Robustness and correctness are certainly desirable properties of a piece of software. So is performance. Certain mainstream approaches to robustness, such as dynamic checks, have negative performance effects, which may create the impression that robustness or correstness is fundamentally at odds with performance. But is it really the case?
Let me mention two reasons why I am skeptical about such commonly-believed claim. The first reason is based on the properties of one particular programming language ecosystem that is currently gaining popularity.
Type systems
One widely-known counter-example to the impression is the Rust programming language. Rust uses a powerful _type system – an invention of programming language theorists – to rule out a large class of runtime errors, thus improving robustness of software written in that language, while enabling clever compiler optimizations, thus improving runtime performance of such software.
The second reason is based on my own research.
Theorem proving
A few years ago, I found myself to be a heavy user of one piece of software - K-Framework. This software promised to ease the work of developers working on programming language tooling, by employing mathematical models of programming languages. Moreover, K could generate certificates for the tasks it performed, which could be independently checked to confirm the task was performed correctly. That work behind was peer-reviewed and published as a research paper at a major conference (CAV).

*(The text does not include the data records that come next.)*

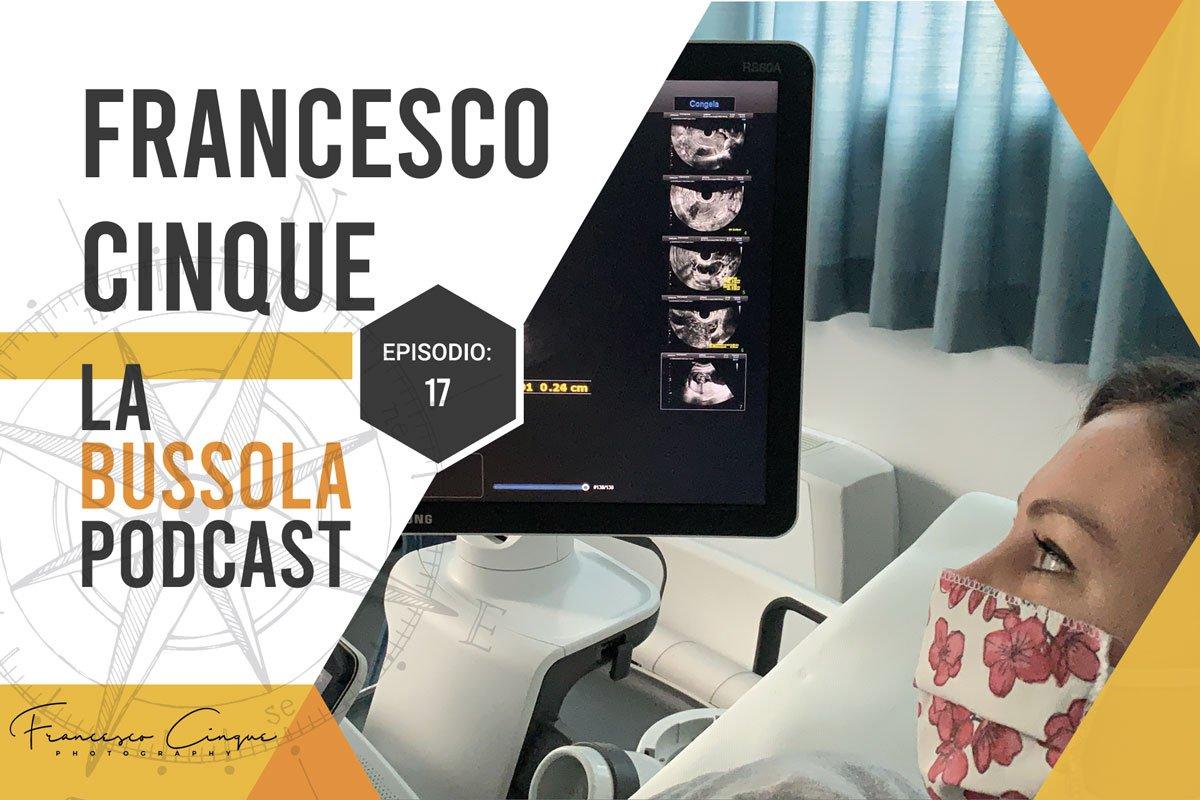 Ecografia podcast Francesco Cinque Ragazza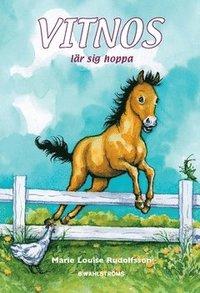 bokomslag Vitnos lär sig hoppa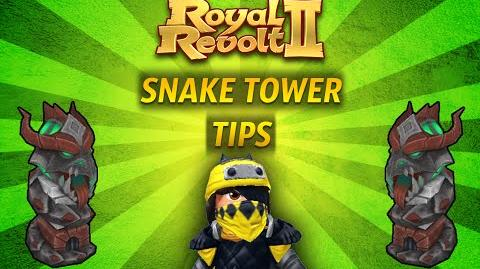 Royal Revolt 2 - Tutorial Snake Tower Tips !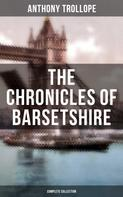 Anthony Trollope: THE CHRONICLES OF BARSETSHIRE (Complete Collection)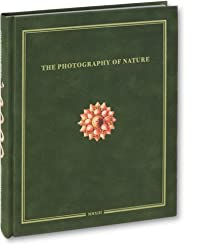 The Photography of Nature & The Nature of Photography.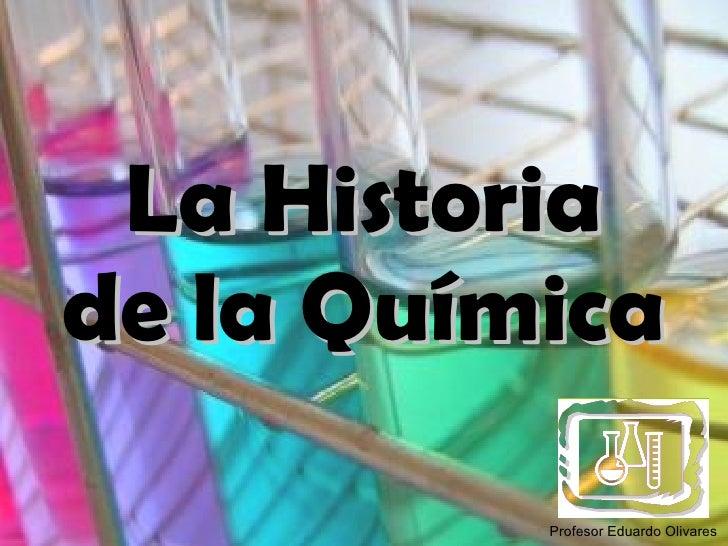 La Historia de la Química Profesor Eduardo Olivares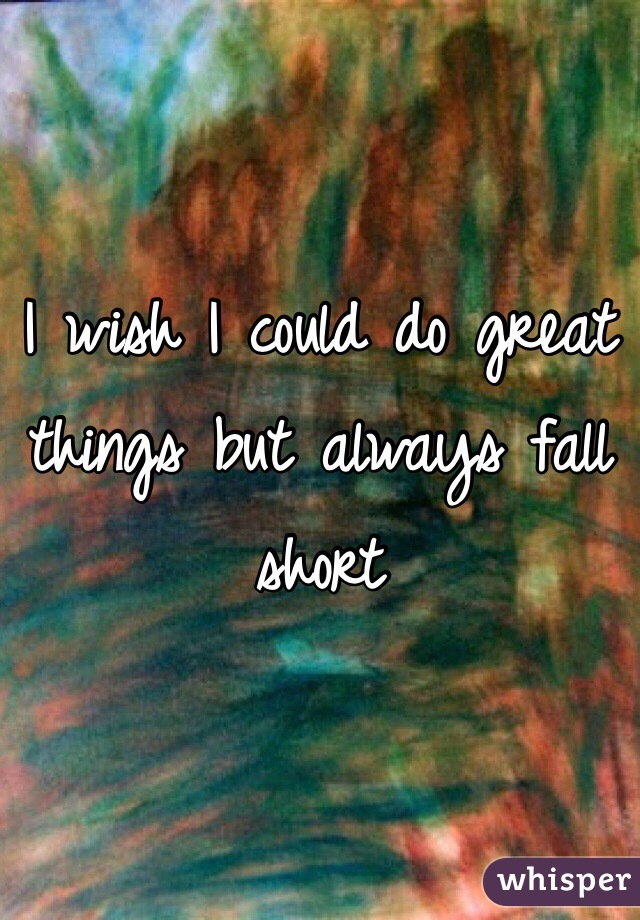 I wish I could do great things but always fall short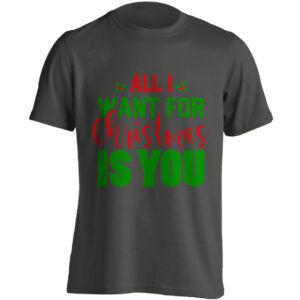 Christmas Clothing – All I Want For Christmas Is You – Black Adult T-shirt (SM-5XL)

I liked the ideas and concepts behind K, but I was also aware of its shortcomings - both practical and theoretical. After some time, I decided to design and implement a different software tool based on the same ideas - Minuska. The main improvement of Minuska over K was supposed to be its rigorous mathematical foundations, and an end-to-end computer-verified formal proof of correctness of Minuska’s behavior. I also wanted to write a scientific paper about that effort.
My PhD advisor, who also became the co-author of the paper, was skeptical about practical aspects of the new tool: specifically, about its performance. What if it will be much slower than K? I conjectured that the new tool will be a bit faster, but I didn’t know until I finished the implementation (and all proofs) and benchmarked Minuska.
At first, I thought something was wrong with my setup. During initial prototypes, Minuska was able to solve a simple problem of 10x larger size than the corresponding problem given to K, and was able to do it 10x faster. Surely this was just because the problem was too easy?
So I conducted more experiments. The performance gain of Minuska with respect to K varied, but was consistently between 10x to 100x, depending on what exactly I measured on the side of K (whether I measured the task itself or the construction or checking of the certificate). Moreover, the numbers reported for Minuska represented the situation when the Minuska was being interpreted inside a theorem prover (Coq). When compiled to a native (unverified) code, the speedup was even greater.
Such speedup was possible because theorem proving enabled me to provide strong correctness guarantees than K, which made the whole business of generating and checking certificates (for each individual task separately) redundant. However, it is also important to mention that I didn’t design the tool with performance in mind. I used very simple (someone might even say: naive) algorithms, and aimed at reducing the trust base of the tool. The main tool that I used for that purpose was mathematical clarity of the tool’s specification.
Conclusion
The takeaway? Correctness and performance are not at odds with each other. Type systems and theorem proving, which belong to the general category of so-called “formal methods”, are useful tools for development of robust and performant systems. All that despite their relative low popularity among modern software practicioners.
Btw, the peer-reviewed paper about Minuska was published at SEFM'24.